Re: Equality in Marriage…
In any happy, successful relationship, there are no scorecards. Think about it…with good friends, we don’t keep track of how many times she called me and I called her, how many times I made plans or she made plans etc. etc. etc. Similarly, in a marriage, 50/50 or equal partnership is not a literal thing. When someone wants to take out a calculator to split expenses 50/50, or if someone is adamant that the other person must do 50% of cooking/cleaning…it’s will lead to disaster b/c sooner or later, something will go wrong and it will lead to resentment/arguments.
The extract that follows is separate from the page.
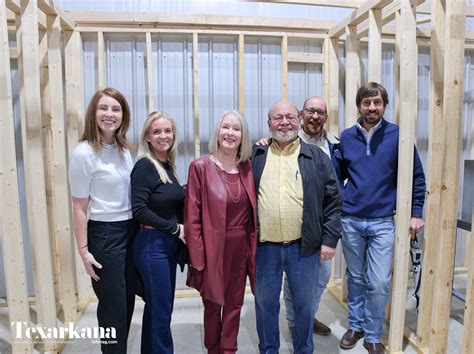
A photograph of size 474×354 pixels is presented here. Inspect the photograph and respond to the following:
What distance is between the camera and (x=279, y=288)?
2084 millimetres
This guy is choosing to take a job closer to you and take a pay cut. You did not force him to do this. HE chose this b/c at some level, he felt you are worth that sacrifice. Yet, he’s making it seem like this is all for your benefit. It is not. Ideally, he should realize that this “sacrifice” is also for himself b/c if he did you see you as a “benefit” for himself, he would not agree to the move. It would have fine if he approached the situation with the approach “Oh hey brown eyed, I’m taking a pay cut and will have trouble paying all the bills. Since you are working, how about we have joint finances and share the expenses. Or can you give 50% of your salary to me so I can use that to pay our bills/rent etc.”. He does not see the two of you as a team. Just like a roommate, he’s saying “Well I took a pay cut for you so you need to do this for me”. This attitude…this keeping of a score in such a specific way which is unrealistic btw, will lead to a lot resentment for BOTH of you in the future.
“Probably”? Based on how this guy is approaching this, you better be 100% sure about what you want. Are you 100% sure that you have 0% interest in being a stay-at-home mom while the kids are young? Is he 100% ok with you taking such a drastic pay cut and giving up half you salary after kids? All your expenses will increase after you have kids. So both of you better figure this out right nownand how your “lifestyle” will change if you go part-time.
That’s fine. But IF it does happen later on, how does he propose you split expenses 50/50 then? How will you split household cost, electric bills, groceries etc. if his parents are living in the same house and using all the same things. When you go out to a restaurant or vacation, is HE going to pay for his parents means/tickets/hotel room etc. ALWAYS? Again, you don’t want to argue about this years later once you’re in the marriage with kids do you?
Read over and over what you yourself wrote above. You already know that you won’t be satisfied with his cooking/cleaning and its pretty much guaranteed that YOU will end up doing most of it while contributing exactly 50% of all other costs. And you already know it will cause you to be upset/feel resentful. Forget what other women do b/c their feelings may not be the same as you and their husband’s may not be like yours. Focus on yourself, your feelings/expectations of marriage.
From where I’m sitting, this is what it looks like. And you are right…there is not “perfection” in marriage. That’s what several of us are trying to tell you. There is no exactly 50/50 split in a happy marriage. Things are not always perfectly equal and you can’t keep a scorecard of what person is doing to make sure that everything is “fair”. Unfortunately, that’s what BOTH of you are planning on doing in this situation.